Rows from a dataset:
++++
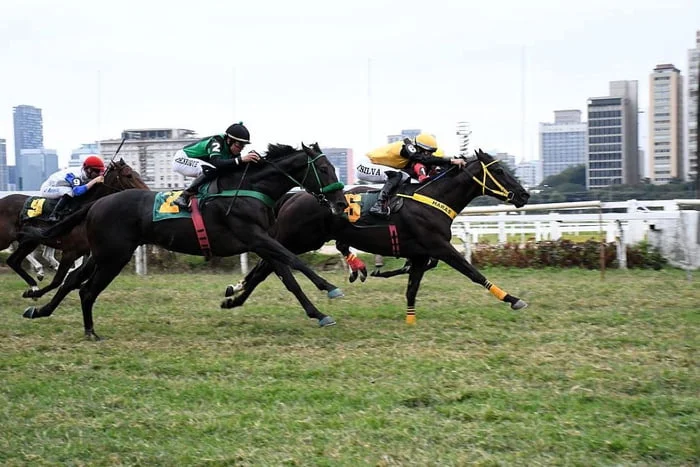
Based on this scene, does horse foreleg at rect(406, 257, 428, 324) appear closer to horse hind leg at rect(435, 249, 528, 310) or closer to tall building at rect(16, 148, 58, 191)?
horse hind leg at rect(435, 249, 528, 310)

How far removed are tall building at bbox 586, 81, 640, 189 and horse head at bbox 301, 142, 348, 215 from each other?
1927 cm

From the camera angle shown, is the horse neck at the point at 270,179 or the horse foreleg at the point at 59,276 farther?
the horse foreleg at the point at 59,276

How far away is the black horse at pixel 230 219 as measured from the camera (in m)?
8.41

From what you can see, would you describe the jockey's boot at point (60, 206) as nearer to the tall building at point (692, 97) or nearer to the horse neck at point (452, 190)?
the horse neck at point (452, 190)

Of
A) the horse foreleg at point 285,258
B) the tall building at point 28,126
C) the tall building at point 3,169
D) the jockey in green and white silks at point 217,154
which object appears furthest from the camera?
the tall building at point 28,126

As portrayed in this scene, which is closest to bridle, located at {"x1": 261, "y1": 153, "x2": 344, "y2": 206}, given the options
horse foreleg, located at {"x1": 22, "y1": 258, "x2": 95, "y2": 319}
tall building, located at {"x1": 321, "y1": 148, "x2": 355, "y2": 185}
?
horse foreleg, located at {"x1": 22, "y1": 258, "x2": 95, "y2": 319}

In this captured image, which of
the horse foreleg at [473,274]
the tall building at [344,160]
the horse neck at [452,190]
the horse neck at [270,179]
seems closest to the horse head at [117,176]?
the horse neck at [270,179]

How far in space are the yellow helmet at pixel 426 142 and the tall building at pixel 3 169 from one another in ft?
92.6

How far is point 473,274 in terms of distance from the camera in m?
8.91

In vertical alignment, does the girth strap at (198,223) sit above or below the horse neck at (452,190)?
below

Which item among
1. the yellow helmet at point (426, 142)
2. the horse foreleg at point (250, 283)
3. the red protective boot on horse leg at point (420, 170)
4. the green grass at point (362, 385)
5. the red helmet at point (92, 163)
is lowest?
the green grass at point (362, 385)

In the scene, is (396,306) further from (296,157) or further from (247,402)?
(247,402)

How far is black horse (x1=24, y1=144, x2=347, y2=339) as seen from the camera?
841 centimetres

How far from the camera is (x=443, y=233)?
30.2ft
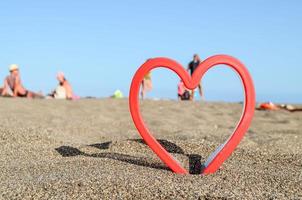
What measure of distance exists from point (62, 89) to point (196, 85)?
9.82 m

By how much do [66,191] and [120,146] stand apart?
1958 millimetres

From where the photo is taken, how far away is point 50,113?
9.48 metres

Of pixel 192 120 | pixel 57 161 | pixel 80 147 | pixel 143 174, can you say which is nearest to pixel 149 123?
pixel 192 120

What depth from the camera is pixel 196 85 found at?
3965mm

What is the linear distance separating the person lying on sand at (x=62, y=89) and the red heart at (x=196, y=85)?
9560 mm

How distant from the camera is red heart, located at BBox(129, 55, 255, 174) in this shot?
13.0 ft

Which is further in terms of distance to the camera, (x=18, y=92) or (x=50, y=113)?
(x=18, y=92)

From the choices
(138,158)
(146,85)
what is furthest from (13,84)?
(138,158)

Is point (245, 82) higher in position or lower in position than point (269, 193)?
higher

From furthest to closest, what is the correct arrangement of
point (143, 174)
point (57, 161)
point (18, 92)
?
point (18, 92) < point (57, 161) < point (143, 174)

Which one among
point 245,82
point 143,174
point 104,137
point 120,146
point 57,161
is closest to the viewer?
point 143,174

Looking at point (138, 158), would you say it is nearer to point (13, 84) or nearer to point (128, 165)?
point (128, 165)

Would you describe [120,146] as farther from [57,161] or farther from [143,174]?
[143,174]

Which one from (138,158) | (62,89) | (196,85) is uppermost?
(196,85)
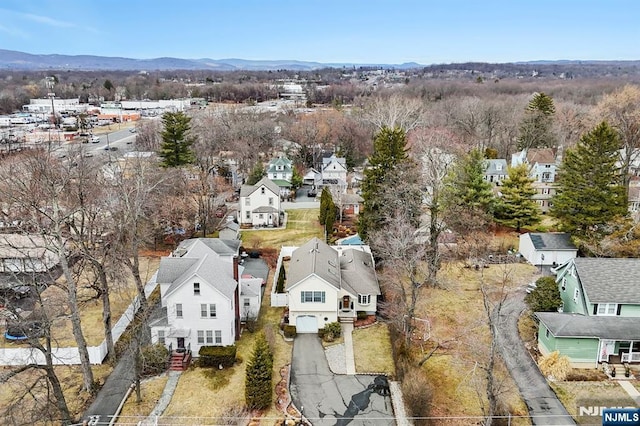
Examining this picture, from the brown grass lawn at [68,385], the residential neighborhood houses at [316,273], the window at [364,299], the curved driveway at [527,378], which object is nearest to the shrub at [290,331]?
the residential neighborhood houses at [316,273]

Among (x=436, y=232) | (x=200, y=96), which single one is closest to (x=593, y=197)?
(x=436, y=232)

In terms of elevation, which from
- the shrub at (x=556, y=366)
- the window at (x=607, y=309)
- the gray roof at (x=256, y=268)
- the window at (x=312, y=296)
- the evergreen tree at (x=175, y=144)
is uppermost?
the evergreen tree at (x=175, y=144)

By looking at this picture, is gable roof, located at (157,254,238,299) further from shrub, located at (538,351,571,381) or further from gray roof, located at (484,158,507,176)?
gray roof, located at (484,158,507,176)

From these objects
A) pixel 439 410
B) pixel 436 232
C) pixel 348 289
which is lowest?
pixel 439 410

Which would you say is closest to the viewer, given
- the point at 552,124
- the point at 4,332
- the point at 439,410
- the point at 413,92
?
the point at 439,410

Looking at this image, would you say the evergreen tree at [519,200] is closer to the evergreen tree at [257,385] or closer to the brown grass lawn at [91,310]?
the evergreen tree at [257,385]

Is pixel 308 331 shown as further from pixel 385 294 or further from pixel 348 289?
pixel 385 294

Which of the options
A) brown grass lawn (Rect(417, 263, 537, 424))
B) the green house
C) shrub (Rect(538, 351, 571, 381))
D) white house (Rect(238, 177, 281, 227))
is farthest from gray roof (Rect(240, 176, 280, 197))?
shrub (Rect(538, 351, 571, 381))
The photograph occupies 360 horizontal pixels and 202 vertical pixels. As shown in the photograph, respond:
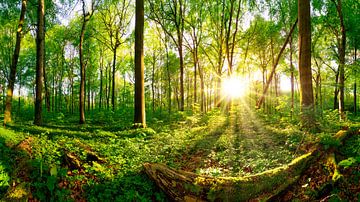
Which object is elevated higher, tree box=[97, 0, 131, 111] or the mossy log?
tree box=[97, 0, 131, 111]

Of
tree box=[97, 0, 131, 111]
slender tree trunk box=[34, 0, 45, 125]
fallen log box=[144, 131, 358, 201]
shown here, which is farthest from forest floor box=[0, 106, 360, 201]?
tree box=[97, 0, 131, 111]

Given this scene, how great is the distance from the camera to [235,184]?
5.38 m

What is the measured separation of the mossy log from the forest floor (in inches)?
8.7

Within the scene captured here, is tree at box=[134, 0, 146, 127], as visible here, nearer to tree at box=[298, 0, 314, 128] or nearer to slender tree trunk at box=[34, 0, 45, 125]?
slender tree trunk at box=[34, 0, 45, 125]

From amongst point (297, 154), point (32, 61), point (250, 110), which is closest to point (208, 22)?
point (250, 110)

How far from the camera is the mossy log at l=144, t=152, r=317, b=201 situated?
5.14 meters

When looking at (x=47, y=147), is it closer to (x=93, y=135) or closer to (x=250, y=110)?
(x=93, y=135)

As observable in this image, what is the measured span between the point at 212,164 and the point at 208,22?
2339 cm

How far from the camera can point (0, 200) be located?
435 cm

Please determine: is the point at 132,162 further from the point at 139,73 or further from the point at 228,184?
the point at 139,73

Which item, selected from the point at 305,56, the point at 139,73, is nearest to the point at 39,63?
the point at 139,73

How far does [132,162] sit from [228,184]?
122 inches

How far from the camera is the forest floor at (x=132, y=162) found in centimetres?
481

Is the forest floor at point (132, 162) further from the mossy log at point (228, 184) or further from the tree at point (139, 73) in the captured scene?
the tree at point (139, 73)
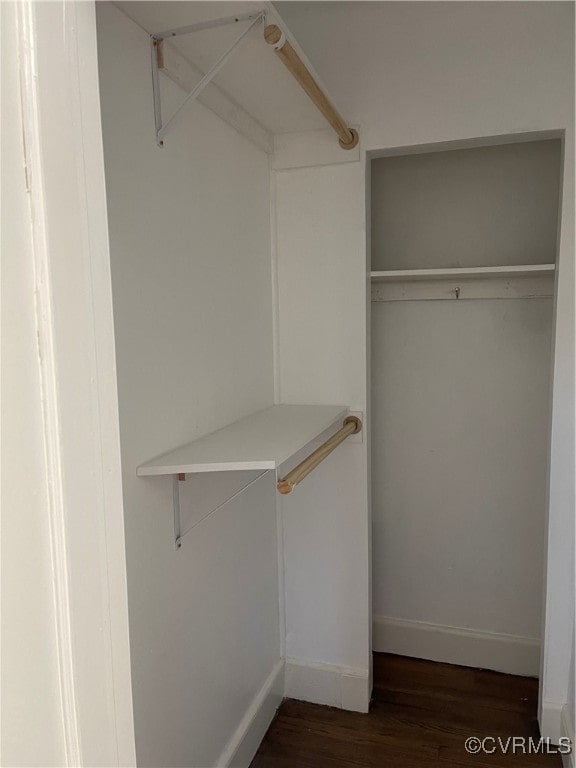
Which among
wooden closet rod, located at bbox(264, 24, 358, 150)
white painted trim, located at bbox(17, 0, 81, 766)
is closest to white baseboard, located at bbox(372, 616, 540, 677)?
wooden closet rod, located at bbox(264, 24, 358, 150)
++++
Rewrite every item above, replacing "yellow helmet" with "gold helmet" and changing nothing else. Leave the pictures out of your version.

Based on this scene, does horse foreleg at rect(406, 257, 428, 324) appear closer to horse hind leg at rect(435, 249, 528, 310) or closer to tall building at rect(16, 148, 58, 191)?
horse hind leg at rect(435, 249, 528, 310)

How far removed are tall building at bbox 586, 81, 640, 189 and horse head at bbox 301, 142, 348, 215 from each other?
1927 cm

From the camera angle shown, is the horse neck at the point at 270,179 or the horse foreleg at the point at 59,276 farther?
the horse foreleg at the point at 59,276

How far away is the black horse at pixel 230 219 as measured from the camera (in m)?
8.41

From what you can see, would you describe the jockey's boot at point (60, 206) as nearer to the tall building at point (692, 97) or nearer to the horse neck at point (452, 190)?
the horse neck at point (452, 190)

Of
A) the horse foreleg at point 285,258
B) the tall building at point 28,126
C) the tall building at point 3,169
D) the jockey in green and white silks at point 217,154
which object appears furthest from the camera?
the tall building at point 28,126

As portrayed in this scene, which is closest to bridle, located at {"x1": 261, "y1": 153, "x2": 344, "y2": 206}, given the options
horse foreleg, located at {"x1": 22, "y1": 258, "x2": 95, "y2": 319}
tall building, located at {"x1": 321, "y1": 148, "x2": 355, "y2": 185}
?
horse foreleg, located at {"x1": 22, "y1": 258, "x2": 95, "y2": 319}

In this captured image, which of
the horse foreleg at [473,274]
the tall building at [344,160]
the horse neck at [452,190]
the horse neck at [270,179]
seems closest to the horse head at [117,176]?
the horse neck at [270,179]

How far in space are the gold helmet at pixel 426 142 and the tall building at pixel 3 169 from one another in ft?
92.6

How far is point 473,274 in terms of distance from the camera in m?
8.91

In vertical alignment, does the girth strap at (198,223) sit above or below the horse neck at (452,190)?
below

Which item among
1. the gold helmet at point (426, 142)
2. the horse foreleg at point (250, 283)
3. the red protective boot on horse leg at point (420, 170)
4. the green grass at point (362, 385)
5. the red helmet at point (92, 163)
is lowest?
the green grass at point (362, 385)

In the scene, is (396,306) further from (296,157) or further from (247,402)?
(247,402)

How far is black horse (x1=24, y1=144, x2=347, y2=339) as seen from the camera?
841 centimetres

How far from the camera is (x=443, y=233)?
30.2ft
What measure of distance exists from point (62, 89) to point (196, 85)?
9.82 m

By how much do [66,191] and [120,146] stand apart?
1958 millimetres

From where the photo is taken, how far away is point 50,113?
9.48 metres

Of pixel 192 120 | pixel 57 161 | pixel 80 147 | pixel 143 174, can you say which is nearest to pixel 149 123?
pixel 192 120

What depth from the camera is pixel 196 85 found at?
3965mm

What is the linear distance separating the person lying on sand at (x=62, y=89) and the red heart at (x=196, y=85)?
9560 mm

How distant from the camera is red heart, located at BBox(129, 55, 255, 174) in this shot?
13.0 ft

Which is further in terms of distance to the camera, (x=18, y=92) or (x=50, y=113)?
(x=18, y=92)

From the choices
(138,158)
(146,85)
what is furthest from (13,84)?
(138,158)

Is point (245, 82) higher in position or lower in position than point (269, 193)?
higher

From furthest to closest, what is the correct arrangement of
point (143, 174)
point (57, 161)
point (18, 92)
?
point (18, 92) < point (57, 161) < point (143, 174)

Which one among
point 245,82
point 143,174
point 104,137
point 120,146
point 57,161
is closest to the viewer?
point 143,174

Looking at point (138, 158), would you say it is nearer to point (13, 84) or nearer to point (128, 165)?
point (128, 165)

Would you describe [120,146] as farther from [57,161] or farther from [143,174]?
[143,174]

Which one from (138,158) | (62,89) | (196,85) is uppermost?
(196,85)
Examining this picture, from the brown grass lawn at [68,385], the residential neighborhood houses at [316,273], the window at [364,299], the curved driveway at [527,378], which object is nearest to the shrub at [290,331]?
the residential neighborhood houses at [316,273]

Among (x=436, y=232) | (x=200, y=96), which single one is closest to (x=593, y=197)?
(x=436, y=232)

In terms of elevation, which from
- the shrub at (x=556, y=366)
- the window at (x=607, y=309)
- the gray roof at (x=256, y=268)
- the window at (x=312, y=296)
- the evergreen tree at (x=175, y=144)
is uppermost?
the evergreen tree at (x=175, y=144)

By looking at this picture, is gable roof, located at (157,254,238,299) further from shrub, located at (538,351,571,381) or further from gray roof, located at (484,158,507,176)?
gray roof, located at (484,158,507,176)

From these objects
A) pixel 439 410
B) pixel 436 232
C) pixel 348 289
which is lowest?
pixel 439 410

Which would you say is closest to the viewer, given
- the point at 552,124
- the point at 4,332
- the point at 439,410
- the point at 413,92
?
the point at 439,410

Looking at this image, would you say the evergreen tree at [519,200] is closer to the evergreen tree at [257,385] or closer to the brown grass lawn at [91,310]?
the evergreen tree at [257,385]

Is pixel 308 331 shown as further from pixel 385 294 or further from pixel 348 289?
pixel 385 294

Which of the options
A) brown grass lawn (Rect(417, 263, 537, 424))
B) the green house
C) shrub (Rect(538, 351, 571, 381))
D) white house (Rect(238, 177, 281, 227))
is farthest from gray roof (Rect(240, 176, 280, 197))?
shrub (Rect(538, 351, 571, 381))
The photograph occupies 360 horizontal pixels and 202 vertical pixels. As shown in the photograph, respond:
Which object is elevated higher, tree box=[97, 0, 131, 111] or the mossy log?
tree box=[97, 0, 131, 111]

Of
tree box=[97, 0, 131, 111]
slender tree trunk box=[34, 0, 45, 125]
fallen log box=[144, 131, 358, 201]
shown here, which is farthest from forest floor box=[0, 106, 360, 201]?
tree box=[97, 0, 131, 111]

Given this scene, how great is the distance from the camera to [235,184]?
5.38 m

What is the measured separation of the mossy log from the forest floor (in inches)?
8.7

Within the scene captured here, is tree at box=[134, 0, 146, 127], as visible here, nearer to tree at box=[298, 0, 314, 128] or nearer to slender tree trunk at box=[34, 0, 45, 125]?
slender tree trunk at box=[34, 0, 45, 125]

From amongst point (297, 154), point (32, 61), point (250, 110), which is closest to point (208, 22)?
point (250, 110)

How far from the camera is the mossy log at l=144, t=152, r=317, b=201 situated?
5.14 meters

When looking at (x=47, y=147), is it closer to (x=93, y=135) or closer to (x=250, y=110)?
(x=93, y=135)

As observable in this image, what is the measured span between the point at 212,164 and the point at 208,22?
2339 cm

How far from the camera can point (0, 200) be located?
435 cm

Please determine: is the point at 132,162 further from the point at 139,73 or further from the point at 228,184?
the point at 139,73

Which item, selected from the point at 305,56, the point at 139,73, is nearest to the point at 39,63?
the point at 139,73

How far does [132,162] sit from [228,184]?
122 inches

How far from the camera is the forest floor at (x=132, y=162) found in centimetres?
481

Is the forest floor at point (132, 162) further from the mossy log at point (228, 184) or further from the tree at point (139, 73) in the captured scene?
the tree at point (139, 73)
Which among
wooden closet rod, located at bbox(264, 24, 358, 150)
white painted trim, located at bbox(17, 0, 81, 766)
is closest to white baseboard, located at bbox(372, 616, 540, 677)?
wooden closet rod, located at bbox(264, 24, 358, 150)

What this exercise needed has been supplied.